A microscope is focused on a coin lying at the bottom of a beaker. The microscope is now raised up by `1 cm`. To what depth should the water be poured into the beaker so that coin is again in focus ? (Refractive index of water is `4//3`)

To solve the problem, we need to determine how deep we should pour water into the beaker so that the coin, which is initially in focus, remains in focus after the microscope is raised by 1 cm. ### Step-by-Step Solution: 1. **Understanding the Situation**: - Initially, the microscope is focused on a coin at a certain depth (let's call it \( d \)). - The microscope is raised by 1 cm, meaning the new height of the microscope is \( d + 1 \) cm above the bottom of the beaker. 2. **Refractive Index**: - The refractive index of water (\( \mu \)) is given as \( \frac{4}{3} \). 3. **Apparent Depth Formula**: - The apparent depth (\( d_{des} \)) when viewed through a medium (water in this case) can be calculated using the formula: \[ d_{des} = \frac{d}{\mu} \] - Here, \( d \) is the actual depth of the coin, and \( \mu \) is the refractive index of water. 4. **Setting Up the Equation**: - We want the apparent depth to be such that when the microscope is raised by 1 cm, the coin is still in focus.
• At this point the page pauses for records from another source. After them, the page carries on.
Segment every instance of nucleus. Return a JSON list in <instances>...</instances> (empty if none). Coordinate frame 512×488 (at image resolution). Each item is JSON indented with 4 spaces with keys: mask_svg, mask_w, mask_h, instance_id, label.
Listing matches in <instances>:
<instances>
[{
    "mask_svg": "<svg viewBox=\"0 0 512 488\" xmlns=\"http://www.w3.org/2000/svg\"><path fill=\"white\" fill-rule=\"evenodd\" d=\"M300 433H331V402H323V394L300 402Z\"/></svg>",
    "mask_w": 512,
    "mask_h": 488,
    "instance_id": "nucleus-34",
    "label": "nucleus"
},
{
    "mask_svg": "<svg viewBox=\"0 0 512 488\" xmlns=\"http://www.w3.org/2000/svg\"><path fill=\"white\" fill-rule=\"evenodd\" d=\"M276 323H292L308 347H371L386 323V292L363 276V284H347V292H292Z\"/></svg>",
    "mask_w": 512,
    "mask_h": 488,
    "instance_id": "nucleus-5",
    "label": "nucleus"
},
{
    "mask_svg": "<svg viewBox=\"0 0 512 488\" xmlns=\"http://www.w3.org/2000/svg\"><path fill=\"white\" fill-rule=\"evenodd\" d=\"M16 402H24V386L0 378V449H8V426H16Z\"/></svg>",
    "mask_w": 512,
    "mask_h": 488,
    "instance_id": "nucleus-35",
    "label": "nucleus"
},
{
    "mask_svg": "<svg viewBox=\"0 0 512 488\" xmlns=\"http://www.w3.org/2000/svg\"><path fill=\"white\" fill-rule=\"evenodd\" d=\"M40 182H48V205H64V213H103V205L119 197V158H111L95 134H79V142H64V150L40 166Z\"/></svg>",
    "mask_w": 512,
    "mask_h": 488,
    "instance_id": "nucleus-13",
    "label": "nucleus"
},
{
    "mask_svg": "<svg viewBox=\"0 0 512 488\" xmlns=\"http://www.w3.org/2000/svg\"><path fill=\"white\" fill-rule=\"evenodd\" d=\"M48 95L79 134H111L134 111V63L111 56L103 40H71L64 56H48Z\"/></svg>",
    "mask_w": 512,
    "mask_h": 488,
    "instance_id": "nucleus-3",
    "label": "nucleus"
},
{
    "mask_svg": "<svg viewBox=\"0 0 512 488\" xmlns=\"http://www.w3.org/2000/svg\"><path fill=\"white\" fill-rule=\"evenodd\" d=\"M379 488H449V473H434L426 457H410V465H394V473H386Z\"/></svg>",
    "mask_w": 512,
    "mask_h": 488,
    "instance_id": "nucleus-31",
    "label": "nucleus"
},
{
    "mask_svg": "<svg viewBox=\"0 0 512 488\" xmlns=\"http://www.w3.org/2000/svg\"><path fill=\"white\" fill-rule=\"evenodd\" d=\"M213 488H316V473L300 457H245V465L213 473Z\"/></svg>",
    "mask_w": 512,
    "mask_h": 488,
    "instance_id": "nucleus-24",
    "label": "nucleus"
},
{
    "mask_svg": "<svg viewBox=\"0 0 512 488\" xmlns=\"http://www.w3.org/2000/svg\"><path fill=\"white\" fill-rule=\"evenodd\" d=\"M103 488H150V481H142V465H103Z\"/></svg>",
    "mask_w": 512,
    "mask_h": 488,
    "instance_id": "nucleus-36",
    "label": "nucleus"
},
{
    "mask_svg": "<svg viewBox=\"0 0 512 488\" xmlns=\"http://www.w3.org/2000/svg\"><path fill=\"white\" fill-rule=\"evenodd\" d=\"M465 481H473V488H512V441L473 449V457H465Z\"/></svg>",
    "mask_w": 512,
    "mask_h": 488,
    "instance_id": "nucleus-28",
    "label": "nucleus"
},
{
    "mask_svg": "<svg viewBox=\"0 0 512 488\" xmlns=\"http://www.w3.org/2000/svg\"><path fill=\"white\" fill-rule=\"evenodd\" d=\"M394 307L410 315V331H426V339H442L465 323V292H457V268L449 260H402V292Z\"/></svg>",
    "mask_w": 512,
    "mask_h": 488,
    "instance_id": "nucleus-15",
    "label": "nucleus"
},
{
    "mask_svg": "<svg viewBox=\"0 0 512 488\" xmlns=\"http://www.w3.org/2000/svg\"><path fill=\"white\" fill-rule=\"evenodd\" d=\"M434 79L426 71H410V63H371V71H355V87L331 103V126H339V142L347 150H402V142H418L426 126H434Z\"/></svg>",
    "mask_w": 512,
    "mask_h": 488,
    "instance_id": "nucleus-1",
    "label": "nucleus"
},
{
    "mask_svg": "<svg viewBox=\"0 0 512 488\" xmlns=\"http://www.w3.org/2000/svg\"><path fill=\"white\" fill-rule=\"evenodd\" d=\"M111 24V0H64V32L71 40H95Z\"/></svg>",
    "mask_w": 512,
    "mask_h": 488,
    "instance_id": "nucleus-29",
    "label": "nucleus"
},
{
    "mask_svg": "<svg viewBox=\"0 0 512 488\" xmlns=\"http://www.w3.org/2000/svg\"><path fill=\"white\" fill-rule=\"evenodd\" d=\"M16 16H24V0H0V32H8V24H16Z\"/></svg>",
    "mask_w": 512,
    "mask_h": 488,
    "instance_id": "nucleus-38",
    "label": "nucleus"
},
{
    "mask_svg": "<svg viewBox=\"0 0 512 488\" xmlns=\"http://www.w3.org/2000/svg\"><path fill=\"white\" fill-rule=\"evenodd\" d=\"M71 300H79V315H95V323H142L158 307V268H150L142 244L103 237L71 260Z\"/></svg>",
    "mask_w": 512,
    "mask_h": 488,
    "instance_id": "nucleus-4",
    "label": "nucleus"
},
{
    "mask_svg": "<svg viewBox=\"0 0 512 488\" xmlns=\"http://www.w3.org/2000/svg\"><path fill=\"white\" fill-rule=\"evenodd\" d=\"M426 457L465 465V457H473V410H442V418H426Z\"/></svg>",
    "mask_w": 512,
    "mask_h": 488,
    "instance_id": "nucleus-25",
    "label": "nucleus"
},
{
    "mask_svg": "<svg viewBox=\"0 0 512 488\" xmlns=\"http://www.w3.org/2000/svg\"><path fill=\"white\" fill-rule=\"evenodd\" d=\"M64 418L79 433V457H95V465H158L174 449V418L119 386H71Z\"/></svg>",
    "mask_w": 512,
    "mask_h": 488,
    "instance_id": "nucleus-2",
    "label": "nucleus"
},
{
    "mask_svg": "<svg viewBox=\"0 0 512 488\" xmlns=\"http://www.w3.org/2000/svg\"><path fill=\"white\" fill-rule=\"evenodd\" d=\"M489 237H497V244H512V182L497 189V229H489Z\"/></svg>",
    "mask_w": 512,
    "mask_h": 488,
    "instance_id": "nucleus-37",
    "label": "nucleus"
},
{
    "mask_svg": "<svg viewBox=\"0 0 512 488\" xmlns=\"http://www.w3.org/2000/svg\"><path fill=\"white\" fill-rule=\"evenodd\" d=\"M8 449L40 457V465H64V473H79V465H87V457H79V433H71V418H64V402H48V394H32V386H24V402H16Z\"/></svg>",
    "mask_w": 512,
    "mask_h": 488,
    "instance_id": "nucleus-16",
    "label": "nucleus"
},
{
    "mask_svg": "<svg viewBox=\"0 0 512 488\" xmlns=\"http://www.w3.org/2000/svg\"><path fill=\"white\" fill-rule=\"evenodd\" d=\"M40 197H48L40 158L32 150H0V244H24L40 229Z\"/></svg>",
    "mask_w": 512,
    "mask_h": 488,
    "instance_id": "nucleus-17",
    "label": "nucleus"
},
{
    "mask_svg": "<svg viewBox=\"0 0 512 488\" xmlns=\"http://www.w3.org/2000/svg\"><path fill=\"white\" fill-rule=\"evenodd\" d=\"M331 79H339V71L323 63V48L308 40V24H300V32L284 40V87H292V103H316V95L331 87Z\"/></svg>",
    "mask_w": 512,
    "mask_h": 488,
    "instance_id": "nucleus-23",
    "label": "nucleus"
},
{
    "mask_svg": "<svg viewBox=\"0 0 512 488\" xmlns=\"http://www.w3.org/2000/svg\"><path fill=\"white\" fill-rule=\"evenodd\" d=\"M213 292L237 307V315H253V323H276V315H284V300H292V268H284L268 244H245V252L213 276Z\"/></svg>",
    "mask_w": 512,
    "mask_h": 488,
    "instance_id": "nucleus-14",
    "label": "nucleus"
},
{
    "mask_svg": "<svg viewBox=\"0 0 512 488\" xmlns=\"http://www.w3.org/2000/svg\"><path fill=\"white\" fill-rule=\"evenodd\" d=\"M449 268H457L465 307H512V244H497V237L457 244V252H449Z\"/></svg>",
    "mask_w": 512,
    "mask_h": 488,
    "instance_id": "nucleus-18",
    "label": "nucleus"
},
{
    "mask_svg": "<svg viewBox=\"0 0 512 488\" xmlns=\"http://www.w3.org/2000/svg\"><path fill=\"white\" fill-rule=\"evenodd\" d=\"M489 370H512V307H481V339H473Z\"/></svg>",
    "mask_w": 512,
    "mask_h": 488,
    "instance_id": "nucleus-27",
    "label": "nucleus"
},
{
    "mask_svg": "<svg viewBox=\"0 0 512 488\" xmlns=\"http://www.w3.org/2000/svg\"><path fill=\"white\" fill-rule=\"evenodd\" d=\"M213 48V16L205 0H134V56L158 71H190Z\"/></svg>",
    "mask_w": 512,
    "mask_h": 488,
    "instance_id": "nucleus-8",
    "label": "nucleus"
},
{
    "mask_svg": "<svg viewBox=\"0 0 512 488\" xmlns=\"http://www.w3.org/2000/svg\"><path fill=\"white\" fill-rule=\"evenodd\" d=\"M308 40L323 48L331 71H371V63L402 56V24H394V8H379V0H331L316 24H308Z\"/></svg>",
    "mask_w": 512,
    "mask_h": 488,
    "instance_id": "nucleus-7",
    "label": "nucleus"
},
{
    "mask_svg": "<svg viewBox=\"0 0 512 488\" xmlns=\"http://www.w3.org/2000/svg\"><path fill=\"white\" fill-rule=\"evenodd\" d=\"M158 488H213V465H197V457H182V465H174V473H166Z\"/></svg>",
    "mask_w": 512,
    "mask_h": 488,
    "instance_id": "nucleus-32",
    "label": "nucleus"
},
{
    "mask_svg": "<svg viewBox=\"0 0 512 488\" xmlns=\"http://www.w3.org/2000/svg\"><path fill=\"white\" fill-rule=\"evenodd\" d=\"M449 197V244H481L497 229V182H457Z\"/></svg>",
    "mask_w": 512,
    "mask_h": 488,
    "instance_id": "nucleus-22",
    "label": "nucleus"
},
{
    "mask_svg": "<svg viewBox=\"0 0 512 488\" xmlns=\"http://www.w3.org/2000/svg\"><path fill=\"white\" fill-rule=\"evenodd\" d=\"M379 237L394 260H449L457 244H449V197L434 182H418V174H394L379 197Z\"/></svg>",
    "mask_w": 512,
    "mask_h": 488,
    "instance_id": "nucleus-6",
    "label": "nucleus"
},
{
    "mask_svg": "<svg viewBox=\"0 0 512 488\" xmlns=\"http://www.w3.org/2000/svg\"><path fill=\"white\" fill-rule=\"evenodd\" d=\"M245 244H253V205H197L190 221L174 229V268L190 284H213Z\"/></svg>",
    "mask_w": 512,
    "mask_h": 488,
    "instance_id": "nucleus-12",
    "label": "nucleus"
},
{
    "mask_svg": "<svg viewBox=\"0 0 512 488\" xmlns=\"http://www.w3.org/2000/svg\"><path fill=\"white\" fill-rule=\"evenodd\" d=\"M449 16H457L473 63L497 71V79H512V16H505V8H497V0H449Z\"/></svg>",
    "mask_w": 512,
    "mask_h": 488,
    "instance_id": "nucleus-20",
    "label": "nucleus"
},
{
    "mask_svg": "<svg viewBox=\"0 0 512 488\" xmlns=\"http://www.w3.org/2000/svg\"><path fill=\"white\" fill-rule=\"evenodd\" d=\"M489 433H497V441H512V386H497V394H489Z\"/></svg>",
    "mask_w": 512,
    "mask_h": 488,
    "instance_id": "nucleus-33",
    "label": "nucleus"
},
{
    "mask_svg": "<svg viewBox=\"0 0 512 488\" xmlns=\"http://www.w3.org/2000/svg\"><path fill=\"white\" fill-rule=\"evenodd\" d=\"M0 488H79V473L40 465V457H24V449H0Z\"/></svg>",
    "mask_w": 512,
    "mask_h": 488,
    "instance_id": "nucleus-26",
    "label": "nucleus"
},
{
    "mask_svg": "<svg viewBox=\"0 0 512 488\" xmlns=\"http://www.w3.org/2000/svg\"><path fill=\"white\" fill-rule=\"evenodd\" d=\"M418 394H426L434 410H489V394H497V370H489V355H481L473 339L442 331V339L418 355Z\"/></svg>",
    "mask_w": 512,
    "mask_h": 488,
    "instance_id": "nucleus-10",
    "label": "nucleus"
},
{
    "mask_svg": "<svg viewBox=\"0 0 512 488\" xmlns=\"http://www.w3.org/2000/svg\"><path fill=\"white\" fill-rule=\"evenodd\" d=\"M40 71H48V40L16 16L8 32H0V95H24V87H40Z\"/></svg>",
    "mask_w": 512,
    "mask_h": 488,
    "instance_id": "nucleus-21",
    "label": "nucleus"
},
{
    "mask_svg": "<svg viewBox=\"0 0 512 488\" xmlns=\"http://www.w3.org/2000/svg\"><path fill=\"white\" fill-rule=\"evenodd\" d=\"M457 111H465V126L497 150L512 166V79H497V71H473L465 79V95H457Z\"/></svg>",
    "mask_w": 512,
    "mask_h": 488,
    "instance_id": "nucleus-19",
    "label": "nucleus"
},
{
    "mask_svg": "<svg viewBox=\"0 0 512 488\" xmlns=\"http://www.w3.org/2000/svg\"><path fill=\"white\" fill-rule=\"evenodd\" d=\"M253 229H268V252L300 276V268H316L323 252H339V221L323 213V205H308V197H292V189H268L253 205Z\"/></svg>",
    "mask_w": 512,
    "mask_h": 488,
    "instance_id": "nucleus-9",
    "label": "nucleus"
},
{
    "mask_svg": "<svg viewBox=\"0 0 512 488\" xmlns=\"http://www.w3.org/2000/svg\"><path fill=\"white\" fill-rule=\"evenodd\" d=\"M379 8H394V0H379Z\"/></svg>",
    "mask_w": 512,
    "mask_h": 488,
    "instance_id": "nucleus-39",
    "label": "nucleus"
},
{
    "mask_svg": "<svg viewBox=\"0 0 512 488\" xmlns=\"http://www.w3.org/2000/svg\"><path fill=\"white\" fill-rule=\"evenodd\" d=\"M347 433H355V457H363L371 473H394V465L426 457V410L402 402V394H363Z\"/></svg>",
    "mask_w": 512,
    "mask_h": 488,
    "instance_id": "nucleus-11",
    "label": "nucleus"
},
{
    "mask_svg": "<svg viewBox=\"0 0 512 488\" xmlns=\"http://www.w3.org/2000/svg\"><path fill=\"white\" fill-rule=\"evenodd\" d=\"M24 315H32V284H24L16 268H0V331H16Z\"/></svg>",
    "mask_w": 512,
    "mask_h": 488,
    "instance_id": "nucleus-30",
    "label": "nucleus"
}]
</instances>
This means: \[ d_{des} = d - 1 \] - Substituting the formula for apparent depth: \[ \frac{d}{\mu} = d - 1 \] 5. **Substituting the Refractive Index**: - Plugging in the value of \( \mu \): \[ \frac{d}{\frac{4}{3}} = d - 1 \] 6. **Clearing the Fraction**: - Multiply both sides by \( \frac{4}{3} \): \[ d = \frac{4}{3}(d - 1) \] 7. **Distributing the Right Side**: - Expanding the right side: \[ d = \frac{4}{3}d - \frac{4}{3} \] 8. **Rearranging the Equation**: - Bringing all terms involving \( d \) to one side: \[ d - \frac{4}{3}d = -\frac{4}{3} \] - This simplifies to: \[ -\frac{1}{3}d = -\frac{4}{3} \] 9. **Solving for \( d \)**: - Multiply both sides by -3: \[ d = 4 \] 10. **Conclusion**: - Therefore, the depth of water that should be poured into the beaker is **4 cm**.